Gualdo Tadino, Ex Calai, dalle parole ai fatti: l’oggettività dei dati elimina ogni perplessità

GUALDO TADINO – Con una conferenza stampa svoltasi giovedì 30 aprile presso la Sala Consiliare del Comune di Gualdo Tadino il Sindaco e la Giunta al completo hanno comunicato le ultime importanti novità sulla questione Ex-Calai, che riguardano la consegna ufficiale della relazione tecnica e degli importi economici degli interventi previsti per il nuovo piano di valorizzazione dell’area. “Era necessario questo passaggio – ha sottolineato il Sindaco Massimiliano Presciutti – vista l’urgenza della questione. Mercoledì 29 Aprile ho incontrato il direttore generale dell’Asl 1 Umbria Giuseppe Legato, il direttore Emilio Duca e l’Arch. Autiello, responsabile Patrimonio Regione Umbria e da questa riunione sono emerse novità importanti riguardo il futuro dell’Ospedale Ex Calai e di Easp. Su questa ultima questione Easp, insieme ai direttori, ha condiviso un percorso di rafforzamento dei servizi della struttura: Easp produrrà una richiesta che Asl e la direzione accoglieranno con le relative risorse finanziarie allegate.  Passando alla questione Ex Calai, invece, la notizia più importante, che conferma la bontà delle nostre scelte sempre condivise con Asl e Regione, è la consegna ufficiale non solo di una “relazione tecnica-illustrativa, descrittiva e di sintesi” ma anche il “computo estimativo” sugli  importi degli interventi necessari”.

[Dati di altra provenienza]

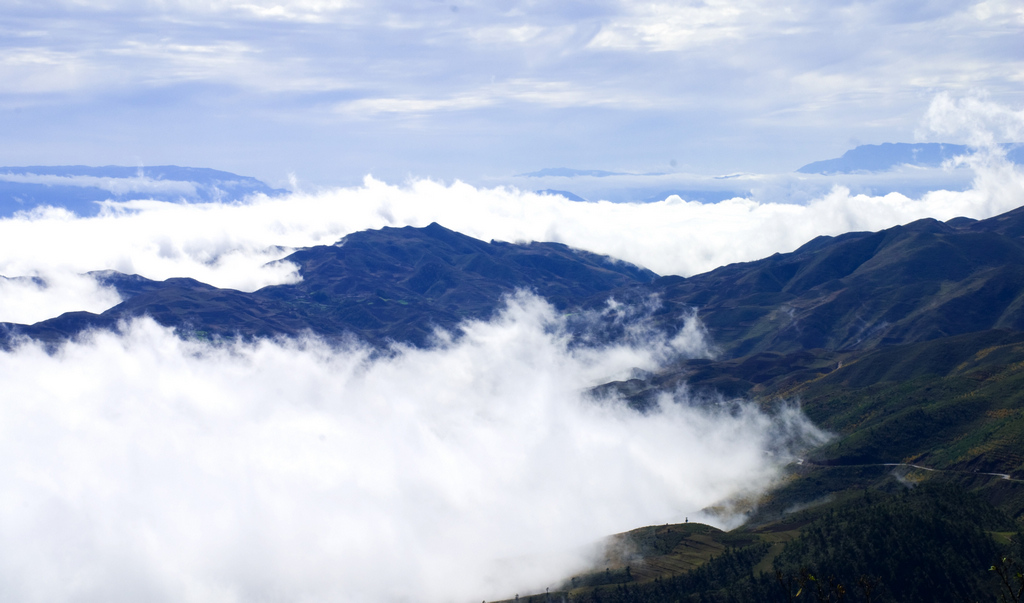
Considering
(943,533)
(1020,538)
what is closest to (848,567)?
(943,533)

A tal proposito, prendendo in visione la “relazione tecnica-illustrativa, descrittiva e di sintesi” prodotta dallo Studio MT Progetti, si evince come il Blocco 5 (l’intera struttura si compone di 5 blocchi) detto “Stecca” abbisogna, analizzando la vulnerabilità sismica, di lavori per renderla fruibile che ammontano a 3.131.951,25 €, mentre l’importo complessivo per la totale ristrutturazione ammonta a 5.778.000 €.

Va ricordato che la normativa antisismica del 2008 impone, infatti, per gli edifici non a norma una garanzia sismica della struttura di almeno il 60 % per poter usufruire di spazi da adibire ad attività.

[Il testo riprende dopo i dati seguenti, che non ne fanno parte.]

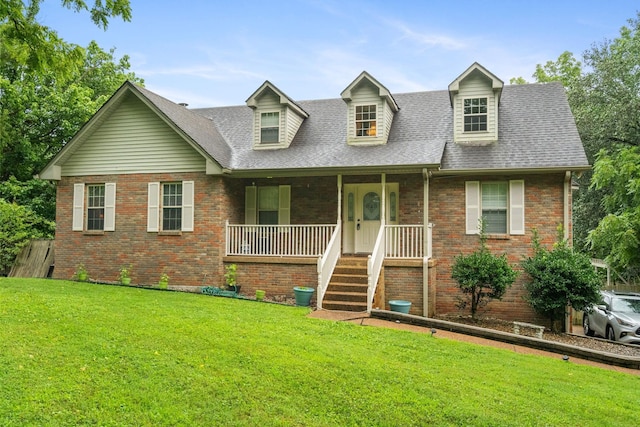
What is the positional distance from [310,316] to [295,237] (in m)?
3.53

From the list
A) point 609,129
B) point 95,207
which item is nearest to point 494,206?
point 95,207

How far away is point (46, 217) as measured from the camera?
68.5 ft

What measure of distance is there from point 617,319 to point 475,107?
6.74 metres

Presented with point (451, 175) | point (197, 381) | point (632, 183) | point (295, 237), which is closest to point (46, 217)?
point (295, 237)

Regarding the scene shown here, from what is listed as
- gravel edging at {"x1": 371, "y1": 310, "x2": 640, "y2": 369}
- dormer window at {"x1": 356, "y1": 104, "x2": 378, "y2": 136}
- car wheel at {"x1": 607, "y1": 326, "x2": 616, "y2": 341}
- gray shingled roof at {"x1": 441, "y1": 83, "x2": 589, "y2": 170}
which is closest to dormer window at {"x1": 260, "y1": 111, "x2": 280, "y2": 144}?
dormer window at {"x1": 356, "y1": 104, "x2": 378, "y2": 136}

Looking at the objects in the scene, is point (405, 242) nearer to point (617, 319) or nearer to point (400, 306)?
point (400, 306)

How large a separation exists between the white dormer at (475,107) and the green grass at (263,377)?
734cm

“Rispetto a questi due numeri – continua il primo cittadino Presciutti – noi vogliamo dire due cose: la prima è che tutte le decisioni che abbiamo preso sono state condivise passo passo con Regione ed Asl. La seconda cosa è che la decisione di abbattere la “Stecca” è la strada giusta. Procederemo in tempi celeri a fare la variante al piano regolatore che ci è stata richiesta. Andremo avanti a spron battuto per riaprire al più presto la parte storica del Calai, per la quale occorrono interventi per la sua fruibilità pari a 224.500 €. Ciò significa che noi riapriremo il Calai, valorizzeremo tutta l’area e l’importo che verrà investito, da Regione e Asl, sarà superiore a 2,5 milioni di euro. Soldi che saranno investiti a Gualdo, senza contare gli oneri di demolizione per la “Stecca” e quelli necessari per la ristrutturazione della parte vecchia, che sommati danno un totale di oltre 3 milioni di euro. Investimenti certi per la nostra città, senza 1 euro diaggravio per i gualdesi. Altri possibili progetti passano attraverso investimenti di almeno 6 milioni di euro, che nessuno oggi è in grado di poter garantire”.